See ‘Friends With Kids’ With Someone You Love (But Not Love-Love)

Friends With Kids

You can forget about big comedies being headlined by a single name star — a Jim Carrey or an Adam Sandler — because those guys have slowly given way to ever-evolving, cross-pollinating cliques. Moviemakers are starting to realize what sketch comedy groups and improv troupes have long known: Familiarity breeds contempt.

The Judd Apatow/Freaks and Geeks collective has branched off into what could be called the Bridesmaids posse, and Friends with Kids is their first follow-up effort (sort of).

The brainchild of Jennifer Westfeldt (Kissing Jessica Stein), who wrote, produced, directed, and stars in the film, summons Bridesmaids alums Kristen Wiig, Maya Rudolph, Chris O’Dowd, and Jon Hamm (who happens to be Westfeldt’s long-time boyfriend) along with Apatow regular Adam Scott (Parks and Recreation) for an ensemble comedy about two lifelong friends (Westfeldt and Scott) who decide to have a kid together without becoming a couple and falling into the sexless vortex that has claimed two of their friends (O’Dowd and Rudolph) or enduring the bitter acrimony that is killing two others (Wiig and Hamm).

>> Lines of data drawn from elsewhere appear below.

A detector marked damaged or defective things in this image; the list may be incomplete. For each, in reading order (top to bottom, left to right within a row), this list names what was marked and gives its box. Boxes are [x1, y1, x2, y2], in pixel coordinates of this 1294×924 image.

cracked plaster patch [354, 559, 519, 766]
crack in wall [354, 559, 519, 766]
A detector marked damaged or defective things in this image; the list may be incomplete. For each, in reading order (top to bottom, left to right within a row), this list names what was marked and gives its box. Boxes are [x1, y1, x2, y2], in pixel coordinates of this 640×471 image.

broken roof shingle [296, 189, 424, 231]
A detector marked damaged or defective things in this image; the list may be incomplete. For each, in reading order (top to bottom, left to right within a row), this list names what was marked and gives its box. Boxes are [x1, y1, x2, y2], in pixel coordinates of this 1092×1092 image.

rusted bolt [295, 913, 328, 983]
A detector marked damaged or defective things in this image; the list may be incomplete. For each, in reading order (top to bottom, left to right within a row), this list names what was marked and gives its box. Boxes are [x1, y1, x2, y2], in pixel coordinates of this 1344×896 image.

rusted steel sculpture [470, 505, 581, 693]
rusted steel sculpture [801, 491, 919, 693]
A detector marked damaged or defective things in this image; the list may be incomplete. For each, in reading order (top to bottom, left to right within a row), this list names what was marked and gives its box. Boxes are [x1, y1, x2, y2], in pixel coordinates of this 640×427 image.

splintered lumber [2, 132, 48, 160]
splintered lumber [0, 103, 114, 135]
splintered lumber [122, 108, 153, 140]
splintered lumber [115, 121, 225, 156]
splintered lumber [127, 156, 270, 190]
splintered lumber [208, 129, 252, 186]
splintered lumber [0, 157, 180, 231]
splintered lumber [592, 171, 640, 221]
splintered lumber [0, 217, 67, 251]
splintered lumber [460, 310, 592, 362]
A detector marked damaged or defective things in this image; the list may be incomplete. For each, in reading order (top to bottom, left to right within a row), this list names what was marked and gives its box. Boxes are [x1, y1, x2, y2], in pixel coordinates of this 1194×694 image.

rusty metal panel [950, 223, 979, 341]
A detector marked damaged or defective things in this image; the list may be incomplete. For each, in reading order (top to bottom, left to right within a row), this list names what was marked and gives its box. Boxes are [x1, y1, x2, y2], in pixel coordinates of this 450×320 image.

Their decision, of course, wreaks havoc on all involved.

The charm and intimacy of the cast brings vitality to some pretty threadbare territory, and the genuinely funny moments (and there are plenty) more than make up for the groan-worthy clichés that seep through the molding (can we put a moratorium on scenes where men are haplessly thwarted by the complexity of a diaper?). Scott and Westfeldt have an easy chemistry that makes their onscreen friendship feel organic and the final reel confessional, which is not a spoiler to anyone who has seen a movie ever, is completely sold by Scott even as he teeters dangerously on the brink of repeating Billy Crystal’s New Year’s Ever monologue from When Harry Met Sally verbatim. But the most hilarious lines by far are delivered by Rudolph and O’Dowd — the former’s exasperation and the latter’s laconic delivery (the guy just makes everything he says seem funny, even when it’s not a zinger) are a perfect combination.

Although Westfeldt plays against type by pairing Wiig and Hamm — so great together in Bridesmaids — in a largely dramatic role as a once-hot-for-each-other couple that have spiraled into frigidity and outright hostility, the parts don’t give either one much to do. Wiig suffers the most, as she spends most of the movie silently staring daggers and crying — not really the sort of thing you expect to see when Wiig is on screen. Hamm, at least, is given one gasp-inducing line (you’ll know it when you hear it) and an absolutely dynamite dinner table confrontation with Scott that is uncomfortably tense and beautifully played by both actors.

Oh, and, Megan Fox is dutifully okay as a really hot girl.

Friends With Kids won’t break any new ground the way Bridesmaids did, but it is a romantic comedy that has more smarts, a little more edge, and many more laughs than the three Jennifer Aniston movies you instantly thought of when you read the words “romantic comedy.” Just a piece of advice: See it with someone you feel fairly comfortable with, because each joke has the potential for a “Why did you think that was funny?” Q&A afterwards.